§ TASK DETAILS:
Your answer should repeat the entries in full, exactly as given, with no pictures.

Collected data:
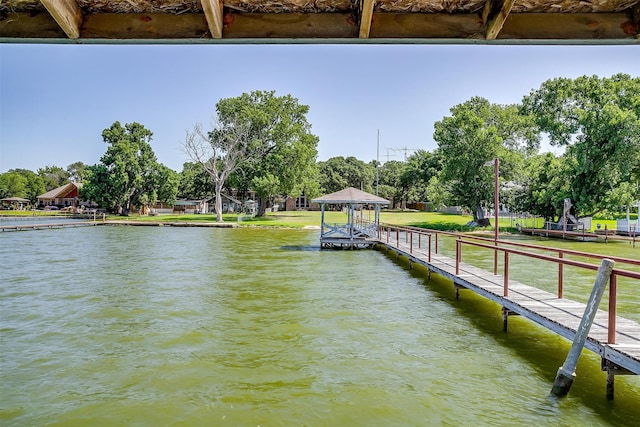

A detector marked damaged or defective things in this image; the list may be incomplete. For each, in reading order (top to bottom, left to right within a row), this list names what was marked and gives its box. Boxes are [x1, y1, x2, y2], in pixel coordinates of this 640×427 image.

rusty metal post [552, 260, 616, 400]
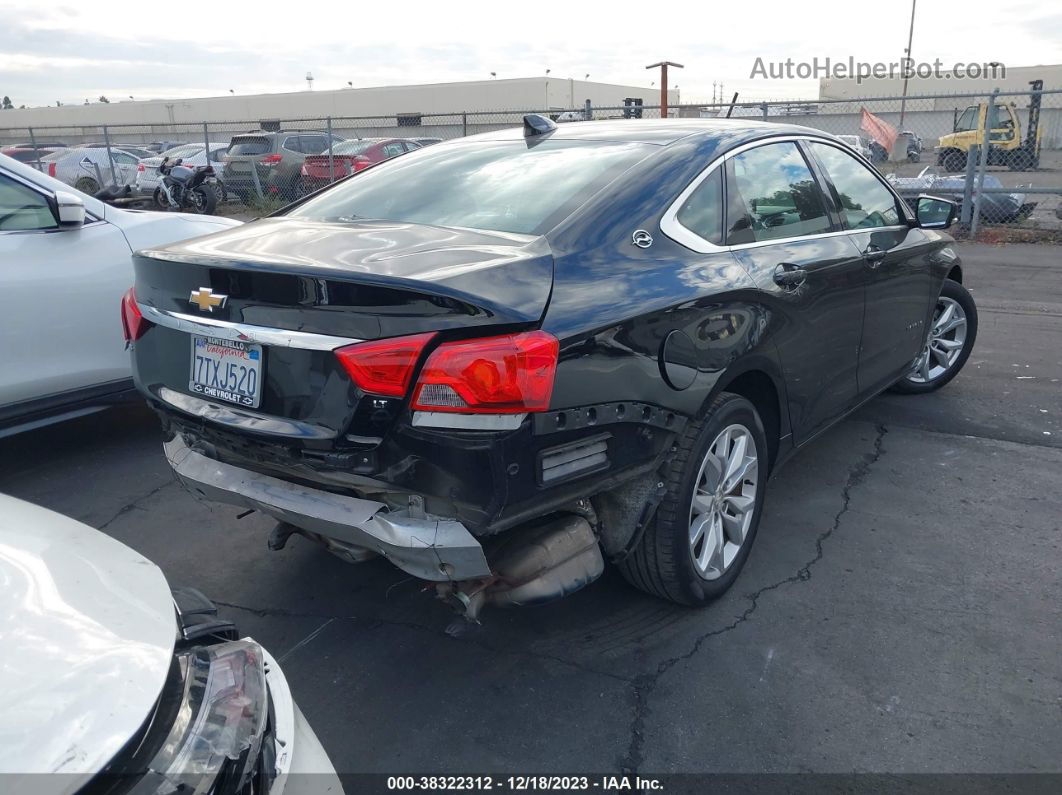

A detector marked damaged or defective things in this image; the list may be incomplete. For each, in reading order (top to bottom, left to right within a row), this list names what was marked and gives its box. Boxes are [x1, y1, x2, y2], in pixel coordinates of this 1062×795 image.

damaged rear bumper [165, 436, 490, 580]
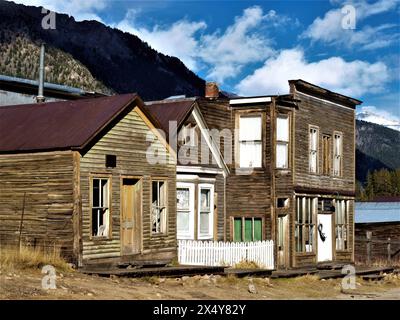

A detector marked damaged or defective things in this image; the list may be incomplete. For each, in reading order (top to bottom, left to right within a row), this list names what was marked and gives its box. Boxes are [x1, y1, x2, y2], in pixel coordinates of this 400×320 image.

rusty metal roof [0, 93, 142, 153]
rusty metal roof [144, 99, 195, 136]
broken window [238, 116, 262, 169]
broken window [90, 178, 109, 238]
broken window [231, 218, 262, 242]
broken window [294, 198, 316, 252]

§ TASK RESULT:
A detector marked damaged or defective things in this image; the list may be incomplete. For each, in reading order (top to bottom, left to right within a row), this list names what was marked and gives its box. Boxes are [x1, y1, x2, y2], in pixel coordinates of this 640×427 image.

rusty metal post [552, 260, 616, 400]

A detector marked damaged or defective things in this image; the list may be incomplete. For each, in reading order (top to bottom, left to right within a row), this list names what was marked and gives its box. Boxes are [x1, y1, x2, y2], in pixel coordinates of this 1062×795 image.

damaged rear bumper [165, 436, 490, 580]

A detector marked damaged or defective things in this image; the list may be incomplete. For each, in reading order (top to bottom, left to right within a row), this list names what was marked and gives its box. Boxes are [x1, y1, x2, y2], in pixel coordinates of this 400×320 image.

rusty metal roof [0, 93, 142, 153]
rusty metal roof [144, 99, 195, 136]
broken window [238, 116, 262, 169]
broken window [90, 178, 109, 238]
broken window [231, 218, 262, 242]
broken window [294, 198, 316, 252]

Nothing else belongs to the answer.